The educator:
- acknowledges children’s emotions and experiences and responds sensitively
- creates a supportive environment with predictable routines and clear expectations
- teaches children strategies for managing their emotions.
Evidence indicates that educators can help children manage their emotions. Based on the evidence we found, educators should:
- explicitly teach children techniques for coping with strong feelings
- relate with children in ways that are warm, calm and predictable, while encouraging increasing independence.
Evidence indicates that this approach is especially positive for children from lower-income families.
A small amount of evidence indicates that educators might also:
- Support children to develop their overall resilience. For example, the educator might offer explicit sessions that teach children to develop ‘habits of mind’. These sessions might focus on trying hard, taking appropriate risks and thinking before acting.
Educators can help children to manage their emotions through co-regulation. This is when educators sensitively support children to regulate their emotions and actions. Co-regulation helps children learn, over time, to regulate their emotions and actions independently.
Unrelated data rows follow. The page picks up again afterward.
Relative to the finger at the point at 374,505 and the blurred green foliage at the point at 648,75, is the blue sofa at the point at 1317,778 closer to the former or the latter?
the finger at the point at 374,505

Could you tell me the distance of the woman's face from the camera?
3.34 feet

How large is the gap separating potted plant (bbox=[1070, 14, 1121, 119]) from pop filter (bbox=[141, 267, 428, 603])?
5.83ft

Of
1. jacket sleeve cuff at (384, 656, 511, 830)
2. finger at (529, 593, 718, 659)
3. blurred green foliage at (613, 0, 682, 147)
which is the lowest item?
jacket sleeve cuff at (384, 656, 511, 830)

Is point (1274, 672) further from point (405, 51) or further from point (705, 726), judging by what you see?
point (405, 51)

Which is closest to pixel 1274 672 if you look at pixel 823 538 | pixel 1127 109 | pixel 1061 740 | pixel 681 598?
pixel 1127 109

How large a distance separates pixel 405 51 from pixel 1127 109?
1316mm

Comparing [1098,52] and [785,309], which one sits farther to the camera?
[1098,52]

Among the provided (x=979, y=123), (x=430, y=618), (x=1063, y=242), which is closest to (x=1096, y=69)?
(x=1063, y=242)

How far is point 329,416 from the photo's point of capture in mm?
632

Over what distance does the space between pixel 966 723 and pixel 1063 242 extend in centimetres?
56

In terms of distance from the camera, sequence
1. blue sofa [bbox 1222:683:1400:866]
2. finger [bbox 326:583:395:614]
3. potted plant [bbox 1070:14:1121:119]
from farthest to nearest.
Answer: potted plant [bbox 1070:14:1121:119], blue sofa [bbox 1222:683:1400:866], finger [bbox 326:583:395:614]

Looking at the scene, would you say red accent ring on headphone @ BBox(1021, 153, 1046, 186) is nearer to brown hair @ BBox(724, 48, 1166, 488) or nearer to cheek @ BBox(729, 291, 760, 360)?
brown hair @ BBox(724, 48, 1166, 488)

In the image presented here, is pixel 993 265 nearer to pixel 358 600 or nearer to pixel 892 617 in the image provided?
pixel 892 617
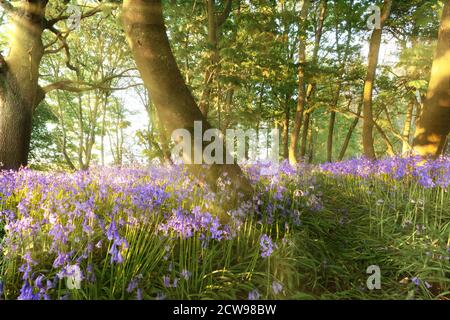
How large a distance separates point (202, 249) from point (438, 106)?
5.23 meters

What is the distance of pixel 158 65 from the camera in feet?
11.4

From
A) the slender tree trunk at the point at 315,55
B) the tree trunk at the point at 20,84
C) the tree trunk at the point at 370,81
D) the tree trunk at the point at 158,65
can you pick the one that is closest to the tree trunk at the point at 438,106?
the tree trunk at the point at 370,81

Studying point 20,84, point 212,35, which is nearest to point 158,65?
point 20,84

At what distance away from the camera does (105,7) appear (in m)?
6.24

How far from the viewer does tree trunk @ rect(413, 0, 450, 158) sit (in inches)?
200

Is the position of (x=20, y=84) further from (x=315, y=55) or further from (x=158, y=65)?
(x=315, y=55)

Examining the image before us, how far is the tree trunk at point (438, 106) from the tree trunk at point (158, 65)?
13.5ft

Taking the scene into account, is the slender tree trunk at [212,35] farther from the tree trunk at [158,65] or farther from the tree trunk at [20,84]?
the tree trunk at [158,65]

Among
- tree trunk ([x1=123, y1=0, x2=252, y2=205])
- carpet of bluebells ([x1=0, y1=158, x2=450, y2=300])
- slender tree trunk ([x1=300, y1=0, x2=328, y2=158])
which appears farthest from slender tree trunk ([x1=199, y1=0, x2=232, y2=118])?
carpet of bluebells ([x1=0, y1=158, x2=450, y2=300])

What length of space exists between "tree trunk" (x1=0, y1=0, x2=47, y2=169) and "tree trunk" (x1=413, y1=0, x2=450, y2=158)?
8930 millimetres

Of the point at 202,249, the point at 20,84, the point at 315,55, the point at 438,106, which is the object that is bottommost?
the point at 202,249

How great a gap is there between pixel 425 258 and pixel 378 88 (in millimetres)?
13391

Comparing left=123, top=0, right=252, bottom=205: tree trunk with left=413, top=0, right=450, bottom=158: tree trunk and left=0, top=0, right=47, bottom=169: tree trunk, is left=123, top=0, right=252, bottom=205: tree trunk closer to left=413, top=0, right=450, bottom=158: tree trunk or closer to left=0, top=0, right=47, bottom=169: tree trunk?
left=413, top=0, right=450, bottom=158: tree trunk
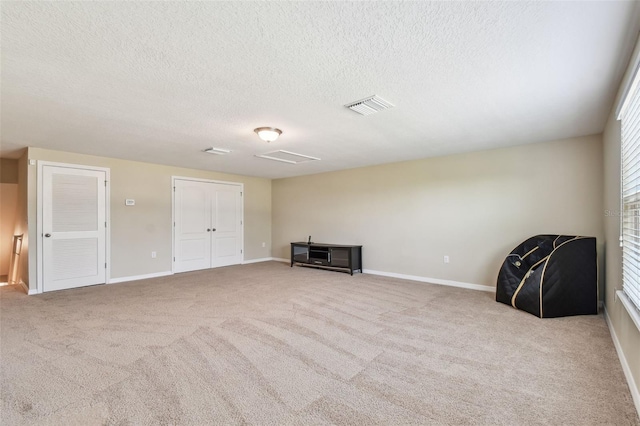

For example, the educator notices the child’s emotional cues when a tower they are building falls over. The educator responds calmly and sensitively. They might say, ‘I can see you’re getting angry about the tower falling. When I feel angry, I have to stop for a moment. Okay, let’s see if we can find a way to build it higher.’ Through experiences like this, educators help children to recognise their emotions and develop strategies for coping with them.
In effective programmes, educators modelled positive ways of relating to others. They did this through high-quality interactions with children. Educators also explicitly taught strategies to help children manage their emotions and make sense of their feelings.
Practices they used to do this include:
- Teaching children techniques for coping with strong feelings: the educator teaches children to recognise and name their feelings and develop their emotional awareness. They also teach children to use strategies to calm themselves down. To do this, they might use role play, puppets, routines and stories.
- Using mistakes as learning opportunities: responding calmly when children experience frustration or difficulty and helping them reflect on what to try next. For example, when a child becomes frustrated, the educator models calmness and uses encouraging language to support persistence and problem-solving. As a result, children learn that strong feelings like frustration are manageable and can learn from their mistakes.
- Promoting discussion and conversation about strategies: discussing a strategy after teaching it, so children can use them successfully when needed. For example, the educator might say: ‘do you remember when we learnt about “doing turtle”? We stopped, tucked in like a turtle pulling into its shell and then took a deep breath? When do you think that might help you?’
- Naming and labelling: helping children recognise emotions, sensations and strategies by naming them explicitly. For example, the educator might say, ‘You might feel hot, or notice your heart beating quickly, when you are angry.’
Other practices educators use to deliver this approach include:
- Recalling: using language to describe a previous event or experience. For example, a child comes indoors after playing outside and looks very hot and agitated. The educator anticipates they might find it difficult to manage their feelings. The educator reminds them of the time they got their special box of trains and played alone for a time to calm down.